Les Peg Rails, sont une réponse au besoin d’ordre et de propreté du mode de vie shaker, une solution simple, pratique et esthétique pour libérer l’espace et faciliter le nettoyage. Positionnées en hauteur, ces longues et fines patères murales en bois, pouvant parfois faire le tour complet de la pièce, offrent un nombre généreux de petits chevilles de bois où suspendre vêtements et ustensiles, aussi bien que chaises ou petit mobilier.
L’Oval Box (boite ovale en bois cintré), sans doute l’objet le plus populaire de l’artisanat shaker, n’a cependant pas été inventée par eux et était déjà présente en Europe au XVIIe. Façonnée en bois d’érable ou de cerisier, étuvé et cintré autour de formes en bois, elle est maintenue par de fines saillies découpées dans le bois (fingers), fixées par de petit clous. Cette technique, qui évite au bois de gonfler et de se fendre, est devenue une signature emblématique faisant de la boite ovale une icône du design shaker. Déclinée en onze tailles gigognes et en plusieurs couleurs, elle sert de contenant pour les denrées alimentaires sèches ou le petit outillage.
La modestie intrinsèque des meubles shakers, n’empêche pas la démesure de certains. Comme le banc qui, à l’entrée de l’exposition, stupéfie le visiteur par sa longueur interminable de plus de 3,4 mètres. L’assise en pin et le dossier fait de fuseaux d’érable, ne sont soutenus que par trois paires de fines jambes en cerisier, sans aucun renfort entre elles. Une telle délicatesse laisse supposer le soin et le contrôle avec lequel les fidèles s’y asseyaient et le déplaçaient pour faire place aux danses lors des cérémonies du culte.
1910 marque le début du déclin du mouvement, et aujourd’hui seuls deux membres restent actifs. Le style shaker commence à être collectionné à la fin des années 1920, et un premier ouvrage “The Community Industries of the Shakers” est publié en 1932 par le collectionneur et marchand Edward Deming Andrews, ouvrant la voie à une abondante littérature sur le sujet. Dès 1950, le futur Shaker Museum de Chatham, New York (déplacé plus tard à Mount Lebanon), se donne pour mission de protéger la mémoire des Shakers et de sauvegarder leur héritage, en recueillant les biens des dernières communautés qui disparaissent l’une après l’autre. En 1986, le Whitney Museum of American Art, New York, confirme le rôle essentiel joué par les Shakers dans l’histoire du design, en leur consacrant une première grande exposition intitulée “Shaker Design ».

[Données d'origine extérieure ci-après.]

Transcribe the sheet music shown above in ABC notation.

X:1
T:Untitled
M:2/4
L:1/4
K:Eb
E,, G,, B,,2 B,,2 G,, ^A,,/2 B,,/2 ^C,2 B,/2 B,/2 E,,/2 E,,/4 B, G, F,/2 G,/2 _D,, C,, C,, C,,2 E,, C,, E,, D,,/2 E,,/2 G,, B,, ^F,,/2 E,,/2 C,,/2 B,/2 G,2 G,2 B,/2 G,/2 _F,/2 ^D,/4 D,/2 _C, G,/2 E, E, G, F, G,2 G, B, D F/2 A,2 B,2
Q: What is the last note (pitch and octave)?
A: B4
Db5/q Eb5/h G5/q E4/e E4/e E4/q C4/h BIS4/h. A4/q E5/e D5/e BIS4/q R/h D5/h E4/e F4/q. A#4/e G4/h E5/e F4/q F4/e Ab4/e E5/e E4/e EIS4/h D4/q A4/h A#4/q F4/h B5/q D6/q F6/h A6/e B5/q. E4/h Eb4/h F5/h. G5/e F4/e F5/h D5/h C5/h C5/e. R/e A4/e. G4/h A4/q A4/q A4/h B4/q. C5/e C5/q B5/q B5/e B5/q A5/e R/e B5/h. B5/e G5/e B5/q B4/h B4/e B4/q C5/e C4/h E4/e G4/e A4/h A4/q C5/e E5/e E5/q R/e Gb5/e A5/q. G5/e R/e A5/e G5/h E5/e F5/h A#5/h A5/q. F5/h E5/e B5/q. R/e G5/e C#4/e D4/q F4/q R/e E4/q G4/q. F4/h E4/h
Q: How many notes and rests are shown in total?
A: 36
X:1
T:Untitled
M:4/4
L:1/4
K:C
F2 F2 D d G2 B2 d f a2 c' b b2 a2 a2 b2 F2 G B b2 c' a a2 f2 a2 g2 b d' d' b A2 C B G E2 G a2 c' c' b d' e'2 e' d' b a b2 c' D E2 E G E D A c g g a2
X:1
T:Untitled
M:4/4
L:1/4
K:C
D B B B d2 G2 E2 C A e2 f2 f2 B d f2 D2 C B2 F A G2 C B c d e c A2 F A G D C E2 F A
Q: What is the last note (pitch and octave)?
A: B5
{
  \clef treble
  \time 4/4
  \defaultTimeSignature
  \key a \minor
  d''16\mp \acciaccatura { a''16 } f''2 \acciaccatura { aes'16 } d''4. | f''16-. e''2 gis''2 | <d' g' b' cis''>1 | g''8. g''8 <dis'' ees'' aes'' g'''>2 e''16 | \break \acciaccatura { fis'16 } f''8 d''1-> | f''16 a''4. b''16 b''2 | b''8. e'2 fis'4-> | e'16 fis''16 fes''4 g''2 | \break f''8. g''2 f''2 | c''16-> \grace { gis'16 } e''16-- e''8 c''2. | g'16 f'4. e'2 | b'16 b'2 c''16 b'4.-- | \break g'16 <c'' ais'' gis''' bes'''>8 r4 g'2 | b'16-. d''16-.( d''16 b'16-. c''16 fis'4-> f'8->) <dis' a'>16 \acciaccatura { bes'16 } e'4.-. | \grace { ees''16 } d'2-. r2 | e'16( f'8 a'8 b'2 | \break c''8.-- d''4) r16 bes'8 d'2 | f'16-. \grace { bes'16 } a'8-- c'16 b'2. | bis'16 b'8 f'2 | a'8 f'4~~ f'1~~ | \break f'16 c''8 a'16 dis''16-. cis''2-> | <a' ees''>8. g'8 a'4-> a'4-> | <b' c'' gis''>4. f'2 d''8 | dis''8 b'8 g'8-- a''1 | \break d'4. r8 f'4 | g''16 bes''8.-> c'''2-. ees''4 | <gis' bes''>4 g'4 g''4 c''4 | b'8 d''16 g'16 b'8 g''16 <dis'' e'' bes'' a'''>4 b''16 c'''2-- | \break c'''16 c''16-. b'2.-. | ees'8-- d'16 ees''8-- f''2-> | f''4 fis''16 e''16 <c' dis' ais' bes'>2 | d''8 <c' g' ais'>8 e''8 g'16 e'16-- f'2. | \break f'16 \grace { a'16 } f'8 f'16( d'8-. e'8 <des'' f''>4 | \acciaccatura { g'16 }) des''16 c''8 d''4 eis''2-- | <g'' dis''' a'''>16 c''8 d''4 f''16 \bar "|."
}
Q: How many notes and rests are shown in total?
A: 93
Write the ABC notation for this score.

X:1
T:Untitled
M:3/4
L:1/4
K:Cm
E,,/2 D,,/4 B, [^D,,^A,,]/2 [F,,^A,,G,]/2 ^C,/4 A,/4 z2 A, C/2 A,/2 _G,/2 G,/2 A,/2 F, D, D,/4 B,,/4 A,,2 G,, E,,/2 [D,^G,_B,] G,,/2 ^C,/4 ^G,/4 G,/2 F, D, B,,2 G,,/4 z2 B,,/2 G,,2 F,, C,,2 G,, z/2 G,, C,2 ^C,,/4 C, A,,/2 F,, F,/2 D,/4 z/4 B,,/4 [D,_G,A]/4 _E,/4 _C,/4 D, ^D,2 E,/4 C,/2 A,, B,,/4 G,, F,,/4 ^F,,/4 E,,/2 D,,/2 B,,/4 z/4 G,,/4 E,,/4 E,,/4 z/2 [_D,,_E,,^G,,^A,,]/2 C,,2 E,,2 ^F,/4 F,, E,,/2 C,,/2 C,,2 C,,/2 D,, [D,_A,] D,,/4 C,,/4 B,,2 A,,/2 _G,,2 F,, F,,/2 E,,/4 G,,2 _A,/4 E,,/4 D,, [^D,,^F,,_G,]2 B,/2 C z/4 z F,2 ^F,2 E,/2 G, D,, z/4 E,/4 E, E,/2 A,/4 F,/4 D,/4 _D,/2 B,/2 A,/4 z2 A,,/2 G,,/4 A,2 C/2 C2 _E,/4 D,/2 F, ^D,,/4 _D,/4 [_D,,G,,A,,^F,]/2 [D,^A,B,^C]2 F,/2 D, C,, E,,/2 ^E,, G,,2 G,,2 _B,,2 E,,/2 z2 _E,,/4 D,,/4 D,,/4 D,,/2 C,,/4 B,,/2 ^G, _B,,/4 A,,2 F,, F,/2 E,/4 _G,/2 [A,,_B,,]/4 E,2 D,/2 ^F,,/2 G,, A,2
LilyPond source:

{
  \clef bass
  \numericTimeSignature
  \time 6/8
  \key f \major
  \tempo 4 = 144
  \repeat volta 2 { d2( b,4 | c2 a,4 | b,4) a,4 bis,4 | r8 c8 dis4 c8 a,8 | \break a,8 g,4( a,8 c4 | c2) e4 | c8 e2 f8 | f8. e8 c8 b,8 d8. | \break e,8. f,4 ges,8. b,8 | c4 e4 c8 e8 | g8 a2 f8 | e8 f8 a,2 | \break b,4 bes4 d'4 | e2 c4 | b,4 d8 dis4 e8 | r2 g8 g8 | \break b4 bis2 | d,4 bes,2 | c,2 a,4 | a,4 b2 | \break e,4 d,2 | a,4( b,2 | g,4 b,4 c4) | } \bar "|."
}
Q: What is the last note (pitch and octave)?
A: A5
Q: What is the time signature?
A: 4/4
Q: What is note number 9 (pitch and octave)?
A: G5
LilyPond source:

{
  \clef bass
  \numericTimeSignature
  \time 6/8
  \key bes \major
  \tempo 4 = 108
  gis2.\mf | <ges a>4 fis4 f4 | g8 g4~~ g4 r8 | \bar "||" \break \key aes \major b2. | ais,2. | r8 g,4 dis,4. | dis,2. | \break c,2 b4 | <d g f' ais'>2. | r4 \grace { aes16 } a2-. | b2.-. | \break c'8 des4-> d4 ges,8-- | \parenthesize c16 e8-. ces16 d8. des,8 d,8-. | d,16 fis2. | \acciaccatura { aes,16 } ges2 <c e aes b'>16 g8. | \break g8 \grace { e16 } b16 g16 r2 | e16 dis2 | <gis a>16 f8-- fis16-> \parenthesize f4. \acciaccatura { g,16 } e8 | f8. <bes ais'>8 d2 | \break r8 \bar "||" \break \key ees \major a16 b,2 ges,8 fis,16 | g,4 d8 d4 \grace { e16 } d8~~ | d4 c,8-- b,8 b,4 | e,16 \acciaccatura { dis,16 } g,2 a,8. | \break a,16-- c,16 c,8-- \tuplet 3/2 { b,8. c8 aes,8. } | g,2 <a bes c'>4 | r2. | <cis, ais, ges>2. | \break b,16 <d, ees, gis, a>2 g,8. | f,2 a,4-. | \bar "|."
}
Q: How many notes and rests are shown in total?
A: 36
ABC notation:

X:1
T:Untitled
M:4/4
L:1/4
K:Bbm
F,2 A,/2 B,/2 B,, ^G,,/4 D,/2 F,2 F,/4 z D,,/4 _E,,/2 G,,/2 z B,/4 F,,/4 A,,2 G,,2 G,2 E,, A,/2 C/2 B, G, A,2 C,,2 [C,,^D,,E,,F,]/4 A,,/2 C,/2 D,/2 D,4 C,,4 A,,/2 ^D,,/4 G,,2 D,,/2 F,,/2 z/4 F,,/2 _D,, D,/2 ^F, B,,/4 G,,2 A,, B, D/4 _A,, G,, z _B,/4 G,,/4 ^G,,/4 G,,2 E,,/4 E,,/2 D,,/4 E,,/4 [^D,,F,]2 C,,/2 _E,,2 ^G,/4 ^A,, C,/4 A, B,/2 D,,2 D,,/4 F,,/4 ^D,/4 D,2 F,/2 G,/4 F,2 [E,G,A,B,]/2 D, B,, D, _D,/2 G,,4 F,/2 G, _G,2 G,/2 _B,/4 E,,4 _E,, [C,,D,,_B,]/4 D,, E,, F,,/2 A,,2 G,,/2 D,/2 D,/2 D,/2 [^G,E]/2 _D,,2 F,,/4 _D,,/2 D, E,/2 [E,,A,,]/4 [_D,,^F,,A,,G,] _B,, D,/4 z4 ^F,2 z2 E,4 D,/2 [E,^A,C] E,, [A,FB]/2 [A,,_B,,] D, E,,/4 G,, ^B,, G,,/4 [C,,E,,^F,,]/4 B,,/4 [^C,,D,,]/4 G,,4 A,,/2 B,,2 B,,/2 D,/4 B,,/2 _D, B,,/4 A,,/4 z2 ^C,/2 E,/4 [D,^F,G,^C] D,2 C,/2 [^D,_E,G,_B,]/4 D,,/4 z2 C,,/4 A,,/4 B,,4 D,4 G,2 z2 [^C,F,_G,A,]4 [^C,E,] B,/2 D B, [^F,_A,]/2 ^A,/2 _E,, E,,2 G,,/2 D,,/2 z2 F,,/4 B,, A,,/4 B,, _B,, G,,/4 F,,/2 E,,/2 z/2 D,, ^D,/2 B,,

L’influence déterminante de l’esthétique artisanal shaker sur le mouvement Arts and Craft, le minimalisme japonais ou les modernistes, se poursuit, à l’heure où l’artisanat connait un important regain d’intérêt, auprès d’une nouvelle génération de designers. La rétrospective exceptionnelle du Vitra Design Museum est une invite à reconsidérer le design et les valeurs humanistes de l’art de vivre des Shakers, en résonance avec les préoccupations de notre époque.